Within the listing below, how many lines hold "Dịch"? Reply with that number and no other text.

PROVIDED MATERIAL

*** Block opens ***

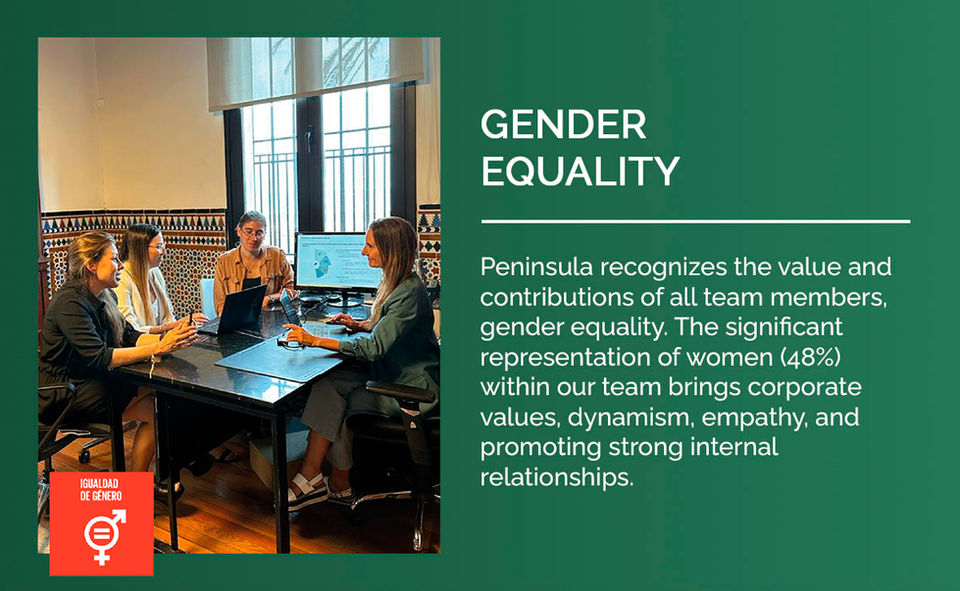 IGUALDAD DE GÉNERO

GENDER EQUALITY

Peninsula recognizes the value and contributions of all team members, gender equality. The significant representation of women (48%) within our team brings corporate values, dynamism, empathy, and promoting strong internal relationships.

*** Block closes ***
*** Block opens ***

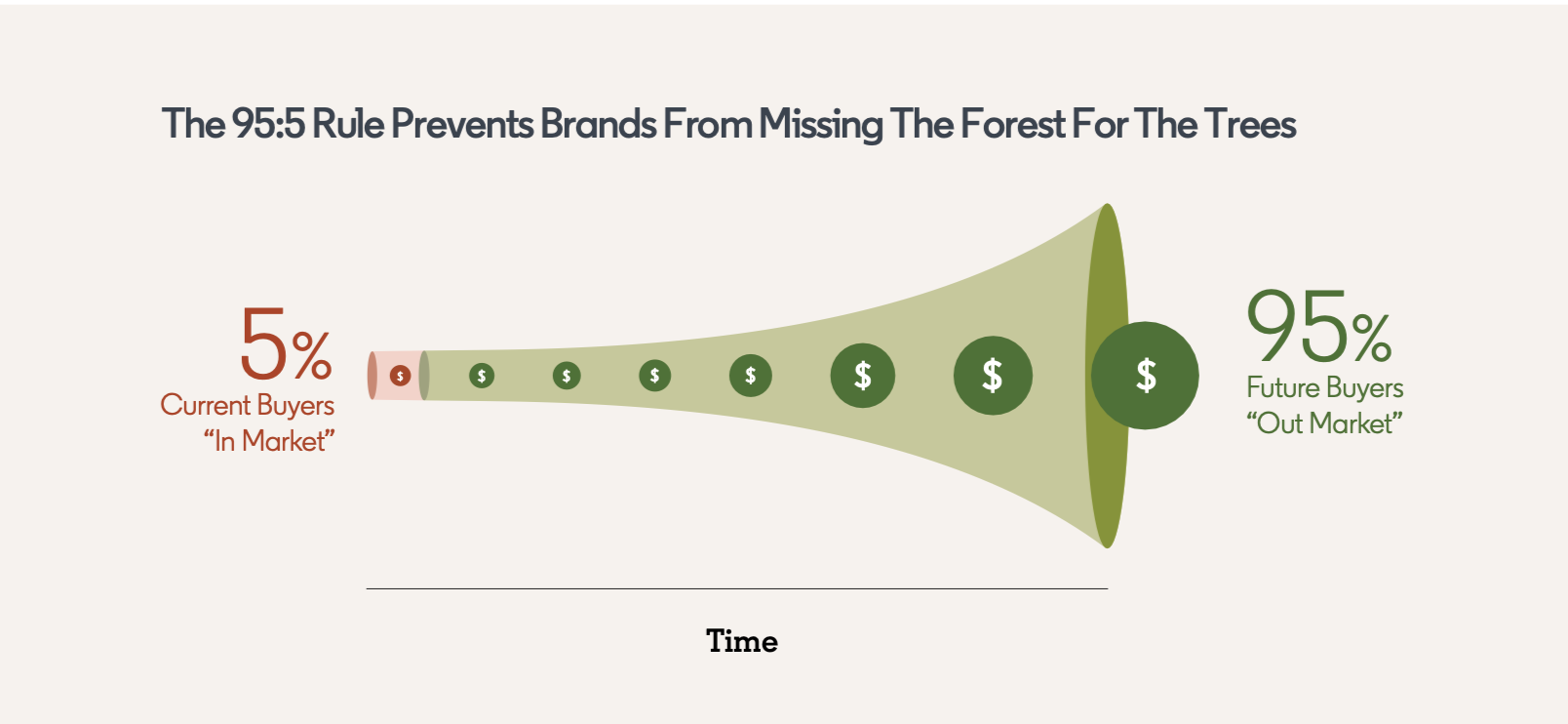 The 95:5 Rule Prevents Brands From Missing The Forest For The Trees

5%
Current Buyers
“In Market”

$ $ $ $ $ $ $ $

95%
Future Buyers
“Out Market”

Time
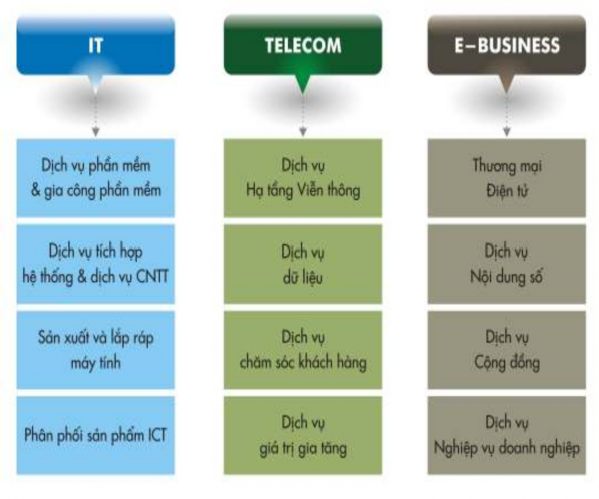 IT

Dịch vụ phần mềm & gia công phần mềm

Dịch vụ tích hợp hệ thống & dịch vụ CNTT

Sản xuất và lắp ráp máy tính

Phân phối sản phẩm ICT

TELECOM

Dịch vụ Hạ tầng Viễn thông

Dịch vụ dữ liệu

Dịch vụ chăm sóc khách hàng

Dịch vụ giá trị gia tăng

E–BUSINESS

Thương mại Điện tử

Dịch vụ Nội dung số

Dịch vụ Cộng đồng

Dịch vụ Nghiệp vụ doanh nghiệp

*** Block closes ***

SOLUTION FOR THIS TASK
9